▸ **QUOTED PASSAGE**:
= Trap crop =

Plant that attracts agricultural pests away from nearby crops

A trap crop is a plant that attracts agricultural pests, usually insects, away from nearby harvested crops. This form of companion planting can save a main crop from decimation by pests with reduced use of artificial pesticides. A trap crop is used for attracting the insect and pests away from a target crop field or individual crop plants within a field. Many trap crops have successfully diverted pests from focal crops in small scale greenhouse, garden and field experiments; a small portion of these plants have been shown to reduce pest damage at larger commercial scales. A common explanation for reported trap cropping failures, is that attractive trap plants only protect nearby plants if the insects do not move back into the target crop. In a review of 100 trap cropping examples in 2006, only 10 trap crops were classified as successful at a commercial scale, and in all successful cases, trap cropping was supplemented with management practices that specifically limited insect dispersal from the trap crop back into the target crop. Quantitative models of pests moving between trap and main crops suggest that in the absence of such methods a substantial proportion of the landscape has to be dedicated to the trap crop, limiting the feasibility such a strategy if growers are not willing to sacrifice that much space to unharvested trap plants. In such cases optimal trap crop allocations can be up to roughly 30 percent of the field.

▸ **WHAT THE TASK ASKS**:
Answer these questions from the text on trap crops.
(a) The use of what kind of pesticides can this form of companion planting reduce?
(b) In the 2006 review of 100 trap cropping examples, how many trap crops were classified as successful at a commercial scale?
(c) Up to roughly what share of the field can optimal trap crop allocations reach?
The records have no role in this work.

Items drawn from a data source
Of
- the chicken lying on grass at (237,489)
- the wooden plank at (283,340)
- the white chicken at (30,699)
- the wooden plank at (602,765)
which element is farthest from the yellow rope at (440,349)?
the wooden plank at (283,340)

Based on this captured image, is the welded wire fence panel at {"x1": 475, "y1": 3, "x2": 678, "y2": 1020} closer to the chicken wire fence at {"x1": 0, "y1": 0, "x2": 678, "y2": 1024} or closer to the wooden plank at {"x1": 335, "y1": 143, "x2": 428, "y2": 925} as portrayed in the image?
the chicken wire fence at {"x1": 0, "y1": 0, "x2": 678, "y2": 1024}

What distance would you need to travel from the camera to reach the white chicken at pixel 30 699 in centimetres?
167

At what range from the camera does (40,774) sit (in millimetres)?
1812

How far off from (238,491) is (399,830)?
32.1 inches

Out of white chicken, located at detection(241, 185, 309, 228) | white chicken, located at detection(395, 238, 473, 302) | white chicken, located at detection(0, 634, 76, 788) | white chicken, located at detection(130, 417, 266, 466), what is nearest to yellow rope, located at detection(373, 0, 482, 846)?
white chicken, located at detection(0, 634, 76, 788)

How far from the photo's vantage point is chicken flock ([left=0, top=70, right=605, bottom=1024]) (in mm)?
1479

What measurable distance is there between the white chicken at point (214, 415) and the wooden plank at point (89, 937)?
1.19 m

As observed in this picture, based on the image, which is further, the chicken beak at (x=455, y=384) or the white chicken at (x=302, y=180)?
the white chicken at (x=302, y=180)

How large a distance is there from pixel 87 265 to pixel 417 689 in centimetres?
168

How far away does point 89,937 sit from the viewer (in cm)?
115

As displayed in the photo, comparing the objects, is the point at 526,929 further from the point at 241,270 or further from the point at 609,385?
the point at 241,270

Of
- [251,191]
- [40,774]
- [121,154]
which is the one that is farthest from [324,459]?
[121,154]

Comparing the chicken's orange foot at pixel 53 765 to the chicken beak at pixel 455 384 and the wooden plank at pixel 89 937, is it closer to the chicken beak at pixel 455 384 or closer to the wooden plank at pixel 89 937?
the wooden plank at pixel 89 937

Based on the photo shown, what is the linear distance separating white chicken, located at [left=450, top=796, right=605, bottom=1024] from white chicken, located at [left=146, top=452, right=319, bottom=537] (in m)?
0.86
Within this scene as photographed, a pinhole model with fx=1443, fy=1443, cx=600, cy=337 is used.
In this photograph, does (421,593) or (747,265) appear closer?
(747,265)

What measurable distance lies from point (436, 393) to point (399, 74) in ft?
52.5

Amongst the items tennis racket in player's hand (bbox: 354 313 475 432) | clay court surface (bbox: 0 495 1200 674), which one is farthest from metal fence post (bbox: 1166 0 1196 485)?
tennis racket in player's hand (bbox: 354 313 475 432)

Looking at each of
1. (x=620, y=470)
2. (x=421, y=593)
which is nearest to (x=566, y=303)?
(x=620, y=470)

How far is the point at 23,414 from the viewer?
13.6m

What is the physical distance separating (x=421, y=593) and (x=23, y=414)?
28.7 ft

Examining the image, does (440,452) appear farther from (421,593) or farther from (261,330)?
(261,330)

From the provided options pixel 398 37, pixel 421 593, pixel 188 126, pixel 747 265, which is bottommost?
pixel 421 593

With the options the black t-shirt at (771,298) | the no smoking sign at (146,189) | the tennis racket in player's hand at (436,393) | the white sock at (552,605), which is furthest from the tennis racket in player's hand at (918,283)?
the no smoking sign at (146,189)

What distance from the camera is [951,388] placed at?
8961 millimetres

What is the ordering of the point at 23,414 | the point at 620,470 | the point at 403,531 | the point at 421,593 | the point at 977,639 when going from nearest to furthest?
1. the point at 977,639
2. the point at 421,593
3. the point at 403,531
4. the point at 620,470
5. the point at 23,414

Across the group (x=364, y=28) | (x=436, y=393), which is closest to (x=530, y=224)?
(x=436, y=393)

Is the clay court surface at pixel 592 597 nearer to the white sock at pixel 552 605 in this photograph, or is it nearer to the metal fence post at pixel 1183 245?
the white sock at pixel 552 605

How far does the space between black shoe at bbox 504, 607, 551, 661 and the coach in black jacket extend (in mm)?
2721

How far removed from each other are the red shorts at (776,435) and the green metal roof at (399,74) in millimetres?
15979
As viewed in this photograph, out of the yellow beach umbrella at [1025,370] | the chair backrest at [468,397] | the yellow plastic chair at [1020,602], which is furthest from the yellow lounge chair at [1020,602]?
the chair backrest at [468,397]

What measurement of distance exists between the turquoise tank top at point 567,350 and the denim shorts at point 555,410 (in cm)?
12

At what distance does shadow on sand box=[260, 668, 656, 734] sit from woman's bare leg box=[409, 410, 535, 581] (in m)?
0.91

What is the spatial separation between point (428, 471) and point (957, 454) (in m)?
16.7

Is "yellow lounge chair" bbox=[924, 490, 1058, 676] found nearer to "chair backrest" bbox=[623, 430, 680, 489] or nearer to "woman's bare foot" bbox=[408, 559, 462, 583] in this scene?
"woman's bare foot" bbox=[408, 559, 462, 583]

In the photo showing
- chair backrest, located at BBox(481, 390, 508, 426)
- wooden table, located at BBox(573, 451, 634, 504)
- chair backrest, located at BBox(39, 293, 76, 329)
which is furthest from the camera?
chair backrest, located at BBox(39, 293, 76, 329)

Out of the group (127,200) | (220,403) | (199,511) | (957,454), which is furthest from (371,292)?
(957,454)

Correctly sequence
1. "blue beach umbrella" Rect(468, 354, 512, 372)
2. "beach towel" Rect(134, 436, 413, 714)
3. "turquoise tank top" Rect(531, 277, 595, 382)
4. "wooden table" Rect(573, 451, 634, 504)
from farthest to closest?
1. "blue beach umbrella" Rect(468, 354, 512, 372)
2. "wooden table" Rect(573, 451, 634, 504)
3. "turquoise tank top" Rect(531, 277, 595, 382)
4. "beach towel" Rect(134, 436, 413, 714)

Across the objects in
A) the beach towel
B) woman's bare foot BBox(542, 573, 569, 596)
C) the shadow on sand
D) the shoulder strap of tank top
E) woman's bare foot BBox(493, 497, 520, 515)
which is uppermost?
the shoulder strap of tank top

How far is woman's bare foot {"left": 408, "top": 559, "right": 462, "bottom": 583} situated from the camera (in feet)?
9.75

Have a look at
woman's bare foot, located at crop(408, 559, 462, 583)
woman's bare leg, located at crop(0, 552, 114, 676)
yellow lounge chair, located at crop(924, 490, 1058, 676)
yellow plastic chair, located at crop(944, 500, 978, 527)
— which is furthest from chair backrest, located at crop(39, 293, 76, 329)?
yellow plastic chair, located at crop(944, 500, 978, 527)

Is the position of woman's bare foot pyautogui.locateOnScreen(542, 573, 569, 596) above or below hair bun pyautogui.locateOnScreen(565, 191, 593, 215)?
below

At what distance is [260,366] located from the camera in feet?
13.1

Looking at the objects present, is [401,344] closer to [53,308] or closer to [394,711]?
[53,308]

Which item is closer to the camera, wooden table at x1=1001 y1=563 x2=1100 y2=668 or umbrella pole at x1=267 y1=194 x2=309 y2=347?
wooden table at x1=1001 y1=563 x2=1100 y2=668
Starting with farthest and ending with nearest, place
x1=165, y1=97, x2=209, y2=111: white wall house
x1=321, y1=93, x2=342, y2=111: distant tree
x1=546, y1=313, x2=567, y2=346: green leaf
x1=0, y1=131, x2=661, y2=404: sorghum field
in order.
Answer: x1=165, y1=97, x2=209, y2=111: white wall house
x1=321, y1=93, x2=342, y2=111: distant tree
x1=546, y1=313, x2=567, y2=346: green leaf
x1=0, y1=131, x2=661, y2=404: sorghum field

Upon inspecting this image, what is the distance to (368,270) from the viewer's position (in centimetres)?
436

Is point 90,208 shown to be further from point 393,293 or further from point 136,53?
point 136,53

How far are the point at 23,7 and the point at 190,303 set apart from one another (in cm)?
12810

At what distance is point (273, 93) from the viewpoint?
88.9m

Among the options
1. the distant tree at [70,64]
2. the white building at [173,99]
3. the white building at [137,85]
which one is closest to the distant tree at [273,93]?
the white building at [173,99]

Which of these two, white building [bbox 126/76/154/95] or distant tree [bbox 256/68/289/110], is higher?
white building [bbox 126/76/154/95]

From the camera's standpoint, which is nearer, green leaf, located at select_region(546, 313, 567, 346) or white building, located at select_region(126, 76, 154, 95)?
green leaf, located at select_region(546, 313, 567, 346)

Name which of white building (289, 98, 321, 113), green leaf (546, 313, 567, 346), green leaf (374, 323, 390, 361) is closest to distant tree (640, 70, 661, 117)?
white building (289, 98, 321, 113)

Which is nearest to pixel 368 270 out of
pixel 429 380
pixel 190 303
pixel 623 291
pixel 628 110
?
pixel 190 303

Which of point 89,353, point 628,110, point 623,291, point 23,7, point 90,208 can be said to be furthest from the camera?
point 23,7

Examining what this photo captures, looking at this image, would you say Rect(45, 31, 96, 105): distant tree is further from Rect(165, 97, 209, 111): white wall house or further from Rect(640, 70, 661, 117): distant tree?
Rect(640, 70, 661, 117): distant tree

▸ **EXPECTED OUTPUT**:
(a) Artificial pesticides
(b) 10
(c) Roughly 30 percent